On Tue, Jun 26, 2012 at 5:19 PM, Jay Sulzberger
<jays@panix.com> wrote:
On Tue, 26 Jun 2012, Brent Yorgey <
byorgey@seas.upenn.edu> wrote:
On Tue, Jun 26, 2012 at 10:08:49PM +0200, Obscaenvs wrote:
Sorry if this is a less than stellar question.
The problem:
Given a function f :: a -> a -> a -> b, make it work on a list
instead: f `applyTo`[x,y,z] where [x,y,z] :: [a].
My stab at a general solution was
`
applyTo f [] = error "no arg"
applyTo f (x:xs) = go (f x) xs
where
go acc [] = acc
go acc (y:[]) = acc y
go acc (y:ys) = go (acc $ y) ys
`
I thought this would work, functions being "first class citizens" but
ghci complains:
"Occurs check: cannot construct the infinite type: t1 = t0 -> t1
In the return type of a call of `acc'
Probable cause: `acc' is applied to too many arguments
In the expression: acc y
In an equation for `go': go acc (y : []) = acc y"

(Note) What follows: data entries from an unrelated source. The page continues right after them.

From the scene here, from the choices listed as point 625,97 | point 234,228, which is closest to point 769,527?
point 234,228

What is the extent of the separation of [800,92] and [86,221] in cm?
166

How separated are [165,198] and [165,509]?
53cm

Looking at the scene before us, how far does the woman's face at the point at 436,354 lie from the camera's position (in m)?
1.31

The 'probable cause' isn't the real cause here, but something to do
with the fact that it's impossible to accumulate functions in this
way...
Or am I just too tired too make it work? I can see that the type of
`go` could be a problem, but is it insurmountable?
The type of `go` is exactly the problem. In particular, the type of
acc's first parameter. In the third clause of go's definition, we can
see that `acc` and (acc $ y) are both used as the first argument to
go, hence they must have the same type. However, this is impossible
-- if acc has type (t0 -> t1), then y must have type t0, and (acc $ y)

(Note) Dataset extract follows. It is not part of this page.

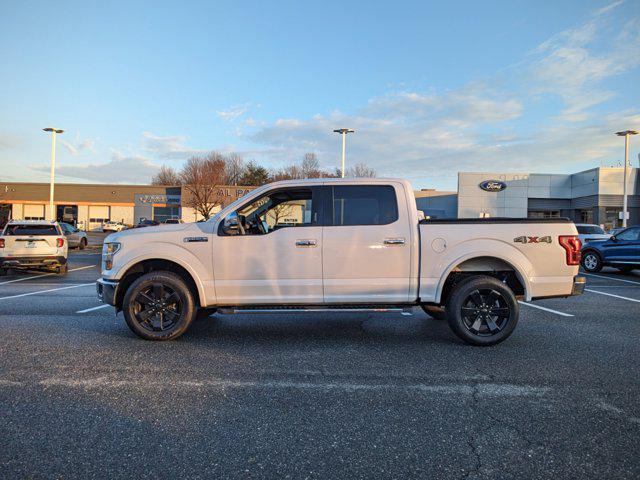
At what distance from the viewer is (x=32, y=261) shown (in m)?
13.3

has type t1, so it would have to be the case that t1 = t0 -> t1 --
hence the error message.
It is not possible in Haskell to define `applyTo`.* I know this
function gets used a lot in lisp/scheme, but Haskell style is
different. If you explain the context in which you wanted this
function, perhaps we can help you figure out a better way to structure
things so it is not needed.
-Brent
* At least not without crazy type class hackery.
Is the difficulty at the level of "syntax"?
Or is it that the type "Haskell expression", perhaps "Haskell
form", to use an old and often confusing Lisp term, does not
exist in the Haskell System of Expression? Here "exist" should be
read as "exist at the right level", right level for attaining
some objective.
These alternatives, I think, need not be disjoint.
I am ignorant of Haskell, but sometimes I write Perl in Lisp, and
the blurb for my last public rant mentioned a specific lambda
expression:
http://lists.gnu.org/archive/html/gnu-misc-discuss/2012-03/msg00036.html
oo--JS.